What the task asks:
Within the listing below, please show every line carrying the string "burst".

Excerpted records:
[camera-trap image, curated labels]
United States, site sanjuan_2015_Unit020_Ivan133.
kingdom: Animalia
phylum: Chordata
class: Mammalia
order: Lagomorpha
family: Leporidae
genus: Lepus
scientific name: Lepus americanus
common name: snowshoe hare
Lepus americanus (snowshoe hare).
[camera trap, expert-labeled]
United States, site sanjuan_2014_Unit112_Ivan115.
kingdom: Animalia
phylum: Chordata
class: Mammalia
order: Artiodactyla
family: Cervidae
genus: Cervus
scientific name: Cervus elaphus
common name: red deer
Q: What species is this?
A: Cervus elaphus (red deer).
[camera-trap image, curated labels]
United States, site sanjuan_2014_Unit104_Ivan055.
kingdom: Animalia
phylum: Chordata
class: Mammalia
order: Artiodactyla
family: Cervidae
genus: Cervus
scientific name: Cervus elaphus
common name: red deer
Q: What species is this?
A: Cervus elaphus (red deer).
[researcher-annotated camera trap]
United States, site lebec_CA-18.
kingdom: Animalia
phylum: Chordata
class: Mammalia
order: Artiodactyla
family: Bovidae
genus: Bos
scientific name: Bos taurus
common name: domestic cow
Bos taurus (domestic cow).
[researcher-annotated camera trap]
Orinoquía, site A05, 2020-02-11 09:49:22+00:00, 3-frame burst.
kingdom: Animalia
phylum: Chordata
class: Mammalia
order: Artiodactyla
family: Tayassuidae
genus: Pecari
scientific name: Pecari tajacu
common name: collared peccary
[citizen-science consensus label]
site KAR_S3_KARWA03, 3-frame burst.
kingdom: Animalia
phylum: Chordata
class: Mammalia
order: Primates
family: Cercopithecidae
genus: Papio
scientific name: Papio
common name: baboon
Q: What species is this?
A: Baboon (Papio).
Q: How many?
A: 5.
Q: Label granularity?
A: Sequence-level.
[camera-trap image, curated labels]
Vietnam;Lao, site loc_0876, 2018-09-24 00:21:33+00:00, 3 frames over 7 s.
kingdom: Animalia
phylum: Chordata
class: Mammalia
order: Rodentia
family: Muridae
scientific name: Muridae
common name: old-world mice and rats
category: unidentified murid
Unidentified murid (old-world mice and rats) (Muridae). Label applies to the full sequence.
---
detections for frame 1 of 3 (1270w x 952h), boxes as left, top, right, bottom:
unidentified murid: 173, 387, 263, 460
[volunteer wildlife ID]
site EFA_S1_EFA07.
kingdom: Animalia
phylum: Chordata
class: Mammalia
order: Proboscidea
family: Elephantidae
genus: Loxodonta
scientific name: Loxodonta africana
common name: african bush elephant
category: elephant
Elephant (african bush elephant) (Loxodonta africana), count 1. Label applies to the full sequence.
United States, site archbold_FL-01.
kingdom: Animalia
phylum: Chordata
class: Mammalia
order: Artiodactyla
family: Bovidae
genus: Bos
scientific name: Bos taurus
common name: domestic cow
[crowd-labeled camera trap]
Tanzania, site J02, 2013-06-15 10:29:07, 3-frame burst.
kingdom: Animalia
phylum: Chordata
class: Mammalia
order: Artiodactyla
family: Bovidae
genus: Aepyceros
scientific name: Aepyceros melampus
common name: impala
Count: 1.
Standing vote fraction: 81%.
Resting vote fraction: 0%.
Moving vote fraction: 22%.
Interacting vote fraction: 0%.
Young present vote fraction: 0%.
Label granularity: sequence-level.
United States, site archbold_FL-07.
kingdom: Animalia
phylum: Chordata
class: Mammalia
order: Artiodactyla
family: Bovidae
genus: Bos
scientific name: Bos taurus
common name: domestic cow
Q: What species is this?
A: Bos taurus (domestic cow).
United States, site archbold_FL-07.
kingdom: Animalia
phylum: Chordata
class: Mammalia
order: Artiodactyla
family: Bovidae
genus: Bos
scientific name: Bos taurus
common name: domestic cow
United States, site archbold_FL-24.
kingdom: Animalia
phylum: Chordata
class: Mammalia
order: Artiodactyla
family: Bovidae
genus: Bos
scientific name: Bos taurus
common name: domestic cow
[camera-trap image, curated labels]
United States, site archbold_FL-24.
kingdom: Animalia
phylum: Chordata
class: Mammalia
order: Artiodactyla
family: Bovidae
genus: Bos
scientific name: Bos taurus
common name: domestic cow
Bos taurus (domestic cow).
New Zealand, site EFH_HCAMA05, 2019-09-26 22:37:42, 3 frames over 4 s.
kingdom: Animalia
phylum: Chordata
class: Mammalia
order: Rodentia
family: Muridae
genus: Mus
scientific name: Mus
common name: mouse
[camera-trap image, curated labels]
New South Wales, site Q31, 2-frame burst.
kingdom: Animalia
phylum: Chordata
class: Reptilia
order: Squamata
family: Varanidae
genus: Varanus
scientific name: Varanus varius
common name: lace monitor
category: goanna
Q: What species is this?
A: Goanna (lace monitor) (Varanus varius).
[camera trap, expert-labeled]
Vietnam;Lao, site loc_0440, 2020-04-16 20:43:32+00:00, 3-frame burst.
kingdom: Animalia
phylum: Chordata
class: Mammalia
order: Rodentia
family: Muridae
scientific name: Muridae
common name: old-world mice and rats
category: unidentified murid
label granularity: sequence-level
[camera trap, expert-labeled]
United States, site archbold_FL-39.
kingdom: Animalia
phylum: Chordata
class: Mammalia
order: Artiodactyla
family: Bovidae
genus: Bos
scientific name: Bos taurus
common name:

Solution to this problem:
Orinoquía, site A05, 2020-02-11 09:49:22+00:00, 3-frame burst.
site KAR_S3_KARWA03, 3-frame burst.
Tanzania, site J02, 2013-06-15 10:29:07, 3-frame burst.
New South Wales, site Q31, 2-frame burst.
Vietnam;Lao, site loc_0440, 2020-04-16 20:43:32+00:00, 3-frame burst.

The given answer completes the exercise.